C’est aujourd’hui à midi (l’entretien s’est déroulé hier, Ndlr :) que j’ai reçu la famille de l’étudiant Bassirou Faye et des témoins qui ont été sur les lieux quand on lui a tiré une balle sur la tête. Dans notre communiqué, nous avons souligné que nous demandons une enquête judiciaire pour que les responsabilités soient situées et que le coupable soit traduit devant la justice. Nous avons écouté la déclaration du président de la République que nous apprécions, qui a décidé d’ouvrir une enquête et même de faire appel à l’expertise internationale pour les questions liées à l’expertise balistique. Mais nous avons dit que nous nous réservons le droit de mener une enquête indépendante. Nous avons commencé cette enquête en écoutant la famille et nous allons entendre tous les acteurs de l’université. Nous avons vu comment la mort de Balla Gaye a été gérée. Des policiers ont été jugés, condamnés, puis libérés. Et nous ne voulons pas que ces événements se reproduisent.

Comment avez-vous trouvé la famille de Bassirou Faye, est-elle sereine par rapport au déroulement de l’enquête ?

La famille du défunt étudiant est inquiète par rapport au résultat qui serait issu de l’enquête. Parce que déjà, il y a eu des témoignages concordants d’étudiants qui attestent qu’ils ont vu la personne qui a tiré et qu’ils pourraient le reconnaître. Ils ont vu même la personne prendre un Talkie Walkie et parler avant de tirer. Déjà ce sont des témoignages qui ont été recueillis par la Dic. Et nous espérons que la commission chargée de l’expertise balistique va rencontrer ces étudiants. Les membres de la famille ont également regretté que la police parle d’infiltration. Alors que deux camps s’affrontaient : la police et les étudiants. Mais la famille de Bassirou Faye est très sceptique.

Il y a aujourd’hui des acteurs de l’université qui posent comme préalable à toute négociation le départ du ministre de l’Enseignement supérieur et du ministre de l’Intérieur. Etes-vous d’avis qu’ils doivent démissionner pour donner un signal fort à la résolution de la crise universitaire ?

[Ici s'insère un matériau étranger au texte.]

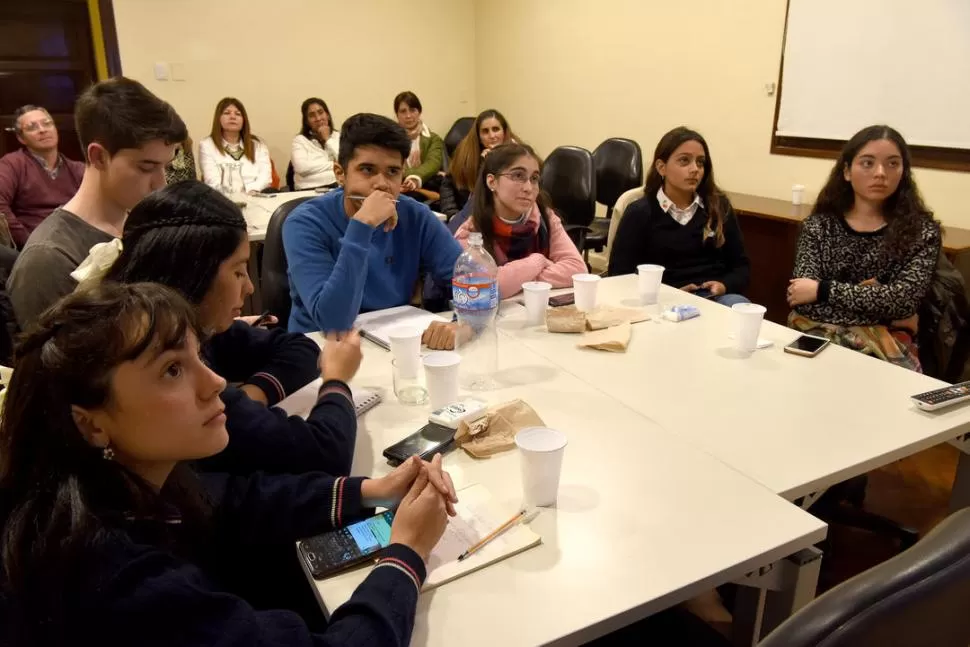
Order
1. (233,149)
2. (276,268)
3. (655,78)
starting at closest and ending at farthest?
(276,268)
(655,78)
(233,149)

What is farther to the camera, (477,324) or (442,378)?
(477,324)

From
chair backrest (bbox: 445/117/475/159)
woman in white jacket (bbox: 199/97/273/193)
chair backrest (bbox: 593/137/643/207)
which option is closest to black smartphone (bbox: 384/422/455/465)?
chair backrest (bbox: 593/137/643/207)

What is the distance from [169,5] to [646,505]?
5824 millimetres

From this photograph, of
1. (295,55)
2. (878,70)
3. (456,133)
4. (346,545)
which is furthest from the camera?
(456,133)

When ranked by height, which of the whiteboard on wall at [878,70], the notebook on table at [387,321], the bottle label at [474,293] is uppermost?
the whiteboard on wall at [878,70]

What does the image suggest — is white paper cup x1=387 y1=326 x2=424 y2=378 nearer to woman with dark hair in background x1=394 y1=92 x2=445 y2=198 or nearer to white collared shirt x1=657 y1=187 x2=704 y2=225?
white collared shirt x1=657 y1=187 x2=704 y2=225

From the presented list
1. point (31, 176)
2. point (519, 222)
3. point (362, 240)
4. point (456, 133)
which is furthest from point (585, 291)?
point (456, 133)

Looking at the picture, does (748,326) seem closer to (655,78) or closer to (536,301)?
(536,301)

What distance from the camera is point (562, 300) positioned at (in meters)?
2.18

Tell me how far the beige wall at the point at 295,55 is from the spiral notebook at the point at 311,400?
16.0 ft

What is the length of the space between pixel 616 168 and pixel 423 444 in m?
3.49

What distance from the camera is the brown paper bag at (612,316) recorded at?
193 centimetres

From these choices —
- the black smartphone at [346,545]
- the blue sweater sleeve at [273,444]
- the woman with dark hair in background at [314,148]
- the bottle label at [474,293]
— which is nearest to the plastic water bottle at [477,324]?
the bottle label at [474,293]

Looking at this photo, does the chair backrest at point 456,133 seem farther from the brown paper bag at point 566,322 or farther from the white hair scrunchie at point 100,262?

Dans les démocraties avancées, vous n’entendez pas qu’on vous demande de démissionner, vous rendez le tablier quand vous échouez. Les deux ministres devraient démissionner d’eux-mêmes parce qu’ils ont échoué. Je n’ai pas de problème avec les personnes, ces deux ministres peuvent être de très bons cadres, mais la politique qu’ils ont définie n’a pas marché. Pour ce qui concerne le ministre de l’Enseignement Supérieur (Mary Teuw Niane), nous avons vu que les réformes qu’elle veut mettre en ouvre ont échoué. C’est un échec patent. Il faut appeler un chat par son nom, parce que depuis un an, on assiste à des scènes de violences. Au mois de mai déjà, il y a eu des centaines de blessés du côté des étudiants comme des policiers. Nous avons très tôt tiré la sonnette d’alarme pour mettre un terme à la violence. Aujourd’hui, un étudiant Bassirou Faye a malheureusement perdu la vie.  J’estime que le ministre de l’Enseignement supérieur Mary Teuw Niane n’a pas été à la hauteur. Son homologue de l’Intérieur aussi Abdoulaye Daouda Diallo doit en tirer les conséquences car les forces de l’ordre ont tiré des balles réelles sur de paisibles citoyens. Si j’étais à leur place, je n’attendrais pas le Président pour démissionner.

Nous avons vu le président de la République à son retour de voyage dénoncer des opposants tapis dans l’ombre qui cherchent à manipuler les étudiants, que pensez-vous de cette posture du Président Macky Sall ?

Nous pensons que le président de la République ne doit pas tenir des discours tendant à penser que les étudiants sont manipulés. Nous pensons que le président de la République doit être au dessus de la mêlée. Et le Président sait bien que quand nous étions à l’université, lui, Souleymane Ndèné Ndiaye, El Hadj Diouf, l’université était toujours politisée, mais les étudiants sont responsables. Je ne pense pas que les étudiants soient facilement manipulables, ils sont majeurs pour la plupart. Pour moi, l’essentiel c’est de répondre à la demande des étudiants, leur payer leurs bourses, leur assurer des conditions d’études, décongestionner les universités, construire de nouvelles universités, c’est dans ce sens que nous devrions aller. Et non pas trouver des alibis qui ne tiennent plus la route.